Onto the extras we begin with a feature-length doc, 'All Eyes on Lenzi' which has interviews with the late director plus author/critics John Martin, Manlio Gomarasca and Rachael Nisbet, director Calum Waddell and actors Danilo Mattei and Giovanni Lombardo Radice, filmmaker Scooter McCrae and more. It's a loving tribute the the genre-hopping director covering all facets of his career, there's a lot of love here for the man, but not so much from actor Lombardo Radice who not only loathes the film he made with Lenzi, Cannibal Ferox, but the man himself, though Lenzi does go onto say that he got along with the actor very well during shooting and that this loathing seemed to manifest in the years since they worked together. 

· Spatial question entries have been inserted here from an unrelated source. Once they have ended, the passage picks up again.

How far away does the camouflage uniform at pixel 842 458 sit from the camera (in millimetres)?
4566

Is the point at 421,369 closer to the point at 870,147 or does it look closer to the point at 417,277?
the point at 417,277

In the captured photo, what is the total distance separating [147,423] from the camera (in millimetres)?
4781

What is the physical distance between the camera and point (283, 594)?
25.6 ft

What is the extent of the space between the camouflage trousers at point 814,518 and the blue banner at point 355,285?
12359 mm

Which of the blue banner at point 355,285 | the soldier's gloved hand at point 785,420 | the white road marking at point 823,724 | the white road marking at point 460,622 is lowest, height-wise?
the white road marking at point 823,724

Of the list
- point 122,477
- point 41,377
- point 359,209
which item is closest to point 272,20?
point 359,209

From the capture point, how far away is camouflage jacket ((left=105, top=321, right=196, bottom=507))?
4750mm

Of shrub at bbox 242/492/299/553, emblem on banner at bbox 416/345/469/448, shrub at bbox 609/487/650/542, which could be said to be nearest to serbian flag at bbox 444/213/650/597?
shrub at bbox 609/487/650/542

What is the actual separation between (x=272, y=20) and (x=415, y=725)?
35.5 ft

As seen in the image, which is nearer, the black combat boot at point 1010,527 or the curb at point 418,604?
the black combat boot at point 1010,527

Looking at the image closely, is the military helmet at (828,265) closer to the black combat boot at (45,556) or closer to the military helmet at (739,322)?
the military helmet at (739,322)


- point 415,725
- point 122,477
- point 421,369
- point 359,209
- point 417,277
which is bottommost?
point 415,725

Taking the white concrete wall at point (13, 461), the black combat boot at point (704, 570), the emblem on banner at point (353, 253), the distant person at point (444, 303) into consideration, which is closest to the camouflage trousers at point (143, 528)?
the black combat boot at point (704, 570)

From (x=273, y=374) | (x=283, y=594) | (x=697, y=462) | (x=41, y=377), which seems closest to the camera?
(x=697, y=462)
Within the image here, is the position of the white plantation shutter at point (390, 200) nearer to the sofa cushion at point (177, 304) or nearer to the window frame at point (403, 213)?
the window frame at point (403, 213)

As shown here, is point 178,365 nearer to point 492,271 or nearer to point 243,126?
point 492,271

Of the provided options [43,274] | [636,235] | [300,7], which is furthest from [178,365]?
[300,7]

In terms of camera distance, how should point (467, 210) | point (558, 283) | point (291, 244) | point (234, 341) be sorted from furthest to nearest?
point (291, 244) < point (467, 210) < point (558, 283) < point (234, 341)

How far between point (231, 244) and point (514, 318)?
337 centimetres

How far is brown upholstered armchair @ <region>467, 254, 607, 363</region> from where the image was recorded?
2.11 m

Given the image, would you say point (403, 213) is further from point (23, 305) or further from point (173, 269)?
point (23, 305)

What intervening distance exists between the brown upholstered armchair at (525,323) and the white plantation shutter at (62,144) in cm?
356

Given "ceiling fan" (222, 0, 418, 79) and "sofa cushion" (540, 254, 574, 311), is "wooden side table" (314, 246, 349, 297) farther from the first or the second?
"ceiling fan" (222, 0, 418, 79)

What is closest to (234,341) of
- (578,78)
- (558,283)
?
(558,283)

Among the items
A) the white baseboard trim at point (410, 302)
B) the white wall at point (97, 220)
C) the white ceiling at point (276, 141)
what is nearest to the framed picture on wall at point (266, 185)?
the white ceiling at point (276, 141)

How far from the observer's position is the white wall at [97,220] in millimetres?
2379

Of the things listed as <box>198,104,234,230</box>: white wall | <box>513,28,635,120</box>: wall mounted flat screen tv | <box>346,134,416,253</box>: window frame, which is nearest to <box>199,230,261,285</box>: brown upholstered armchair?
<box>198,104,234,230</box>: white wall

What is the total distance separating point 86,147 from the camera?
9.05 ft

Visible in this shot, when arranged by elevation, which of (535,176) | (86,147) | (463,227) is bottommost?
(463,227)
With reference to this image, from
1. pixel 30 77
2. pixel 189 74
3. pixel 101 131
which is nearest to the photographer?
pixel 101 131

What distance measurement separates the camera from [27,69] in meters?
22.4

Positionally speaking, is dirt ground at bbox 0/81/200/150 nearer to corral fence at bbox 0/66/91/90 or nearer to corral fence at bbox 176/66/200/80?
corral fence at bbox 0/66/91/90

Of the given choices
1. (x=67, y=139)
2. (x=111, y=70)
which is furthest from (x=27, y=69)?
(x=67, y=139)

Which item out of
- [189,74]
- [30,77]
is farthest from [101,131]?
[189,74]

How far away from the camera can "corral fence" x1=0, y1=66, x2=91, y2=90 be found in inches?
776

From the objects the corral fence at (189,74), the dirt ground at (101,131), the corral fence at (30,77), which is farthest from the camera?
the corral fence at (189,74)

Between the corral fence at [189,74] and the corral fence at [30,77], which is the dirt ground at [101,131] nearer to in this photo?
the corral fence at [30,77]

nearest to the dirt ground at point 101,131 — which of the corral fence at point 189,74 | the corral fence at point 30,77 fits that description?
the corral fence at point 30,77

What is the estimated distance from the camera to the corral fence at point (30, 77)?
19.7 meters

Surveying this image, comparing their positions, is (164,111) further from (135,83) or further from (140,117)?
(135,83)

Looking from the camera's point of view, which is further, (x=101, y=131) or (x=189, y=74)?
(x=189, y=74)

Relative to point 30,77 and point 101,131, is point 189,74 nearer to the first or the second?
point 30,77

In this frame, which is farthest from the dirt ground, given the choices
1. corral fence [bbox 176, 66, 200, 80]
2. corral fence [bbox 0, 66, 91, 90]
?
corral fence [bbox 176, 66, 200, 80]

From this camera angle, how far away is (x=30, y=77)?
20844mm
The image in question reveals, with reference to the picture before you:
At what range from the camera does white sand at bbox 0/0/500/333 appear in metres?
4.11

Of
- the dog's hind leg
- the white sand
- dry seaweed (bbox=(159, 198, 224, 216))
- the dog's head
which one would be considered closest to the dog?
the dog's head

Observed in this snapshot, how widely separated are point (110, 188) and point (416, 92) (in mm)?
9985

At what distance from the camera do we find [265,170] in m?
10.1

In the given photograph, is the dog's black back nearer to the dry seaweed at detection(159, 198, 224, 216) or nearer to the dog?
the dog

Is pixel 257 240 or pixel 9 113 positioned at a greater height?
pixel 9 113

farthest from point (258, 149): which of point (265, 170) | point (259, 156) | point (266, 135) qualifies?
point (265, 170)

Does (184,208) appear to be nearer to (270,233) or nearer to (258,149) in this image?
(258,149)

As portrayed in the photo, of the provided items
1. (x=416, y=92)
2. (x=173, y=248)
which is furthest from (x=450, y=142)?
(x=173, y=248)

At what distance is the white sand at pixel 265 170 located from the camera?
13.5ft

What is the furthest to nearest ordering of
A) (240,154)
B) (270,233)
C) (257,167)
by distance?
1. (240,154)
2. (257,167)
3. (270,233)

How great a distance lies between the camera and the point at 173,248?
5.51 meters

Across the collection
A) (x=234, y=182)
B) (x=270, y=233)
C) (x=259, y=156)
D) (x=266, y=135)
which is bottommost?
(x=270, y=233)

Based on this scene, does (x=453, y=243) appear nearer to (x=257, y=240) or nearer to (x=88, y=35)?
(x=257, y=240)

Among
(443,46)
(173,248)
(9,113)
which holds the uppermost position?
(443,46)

We also get a new 2018 interview with the still-lovely star Martine Brochard who speaks about her career and working with Lenzi on the film, there's also a 2-min location extra comparing the locations then and how they are now. The last but certainly not least of the extras is an audio commentary from the Hysteria Lives! podcast crew who do the film justice. They actually have an episode of the podcast about the film (doubled with Argento's Deep Fred!), the commentary here is a bit more subdued with slightly less innuendo and double-entendres, but still funny and jam-packed with witty insight and observation, very well researched. This limited edition of 2000 version also comes with a DVD with the same extras   

The 2-disc DVD/Blu-ray combo comes housed in a clear oversized Blu-ray with a sleeve of reversible artwork and a limited edition sturdy slipcover. Opening it up you will find 4 original “Gatti rossi in un labirinto di vetro” lobby card reproductions, plus a massive limited edition booklet covering Umberto Lenzi's entire career penned by Dr. Calum Waddell, plus an interview with Lenzi and notes about the 88 Films restoration. 

Special Features: 
- Brand New 2K Transfer of the Film restored and regraded from original elements
- ALL EYES ON LENZI: THE LIFE AND TIMES OF THE ITALIAN EXPLOITATION TITAN - Brand new feature length documentary (80 minutes) detailing the work and legacy of Rome’s most prolific grindhouse nightmare-maker. Features never-before-seen interview footage with Lenzi himself and comments from critics John Martin, Manlio Gomarasca and Rachael Nisbet, academics Calum Waddell and Mikel Koven, actors Danilo Mattei and Giovanni Lombardo Radice and director and writer Scooter McCrae!!  (84 min)
- Eyeballs on Martine Brochard: 2018 Interview with Actress Martine Brochard (16 min)
- Eyeball Locations Featurette (2 min)
- Audio Commentary by the Hysteria Continues
- Eyeball Trailers (6 min)
- Reversible sleeve featuring alternative artwork
- 4 original “Gatti rossi in un labirinto di vetro” lobby card reproductions
-Limited edition booklet featuring All About Umberto: an extensive and intricate 6000 word look back at the work of an Italian genre-bending legend... by Calum Waddell
- Additional booklet copy - Cats and Eyeballs: An interview with Umberto Lenzi by Eugenio Ercolani

Eyeball (1975) is a stalk ‘n’ slash shocker from Umberto Lenzi that will please fans of the Italian whodunit and 80's slasher variety, while the gore is not overly visceral the off-beat stock characters characters and fun set-pieces are a blast, a fun giallo with loads of re-watch value. 88 Films really went all-out for this release with the A/V presentation and deluxe packaging, easily one of my favorite releases of 2018.